Victor Orban dispose au sein de l’UE de soutiens de certains pays membres, comme en Slovaquie le premier ministre Robert Fico (accédant pour la quatrième fois au pouvoir, le 25 octobre 2024), ou de personnalités comme le Croate Zoran Milanovic, très confortablement réélu comme président le 12 janvier 2025, en attendant peut-être Andrej Babis, dont le parti ANO se place en tête dans les sondages d’opinion en République tchèque, et pourrait gagner les élections d’octobre 2025.

Il est à parier que Karol Nawrocki, dans les limites de ses prérogatives, rejoindra le groupe des pays à tendance illibérale, eurosceptiques. Mais pourra-t-il aussi s’identifier à la tendance prorusse de cette nouvelle donne de Visegrad ? Il est étrange que des populations comme les Hongrois, les Tchèques, les Roumains et les Slovaques, qui ont beaucoup souffert de l’impérialisme soviéto-russe au cours d’une histoire pas si lointaine, adoptent une orientation prorusse.

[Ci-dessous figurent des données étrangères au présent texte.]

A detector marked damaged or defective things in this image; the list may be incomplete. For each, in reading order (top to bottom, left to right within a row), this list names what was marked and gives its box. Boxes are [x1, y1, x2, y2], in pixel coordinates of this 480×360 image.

Rappelons que l’Armée rouge et ses alliés du pacte de Varsovie ont réprimé dans le sang les soulèvements populaires en Hongrie en 1956 et le printemps de Prague en 1968. Les troupes soviétiques étaient également stationnées à Vienne et dans une grande partie de l’Autriche jusqu’à ce que le pays déclare sa neutralité en 1955. Or, l’Autriche a rejoint au sein de l’UE le groupe de pays réfractaires au soutien à l’Ukraine.

Consensuellement antirusse

Herbert Kickl, chef du parti d’extrême droite autrichien FPÖ, pèse sur la politique de son pays en réclamant de s’abstenir du soutien militaire à l’Ukraine. Son parti a une longue tradition de relations ambiguës avec la Russie. Il a fondé au Parlement européen un groupe dénommé « Patriotes pour l’Europe » avec les premiers ministres de la Hongrie et de la Slovaquie voisines, en juin 2024. L’indulgence à l’égard de la Russie est l’une de ses caractéristiques. Que signifie pour le fonctionnement de l’UE et pour la Pologne pourtant consensuellement antirusse, la perspective que pas moins de quatre chefs de gouvernement ou d’État soient ostensiblement pro-Poutine et excessivement réticents à soutenir l’Ukraine ?

Robert Fico a fait écho à Victor Orban lorsqu’ils ont tous deux condamné la prétendue « politique pro-guerre » de l’UE, déclarant que Bratislava et Budapest « ne danseront pas sur la musique de Kiev ». Les deux dirigeants rencontrent régulièrement Poutine. Robert Fico a décidé d’assister aux célébrations du 80e anniversaire du jour de la Victoire à Moscou. Ce faisant, il a rejeté l’appel de Kaja Kallas, cheffe de la diplomatie de l’UE, qui avait demandé aux dirigeants européens de boycotter le défilé du Kremlin.

Avec l’élection du nouveau président de la Pologne, la fraction des pays opposés à tout transfert de compétences à l’Union européenne disposera d’une force de frappe dangereuse pour la construction européenne. À moins que l’expérience politique et l’habileté du premier ministre polonais Donald Tusk ne lui permette de gagner la cohabitation à son avantage.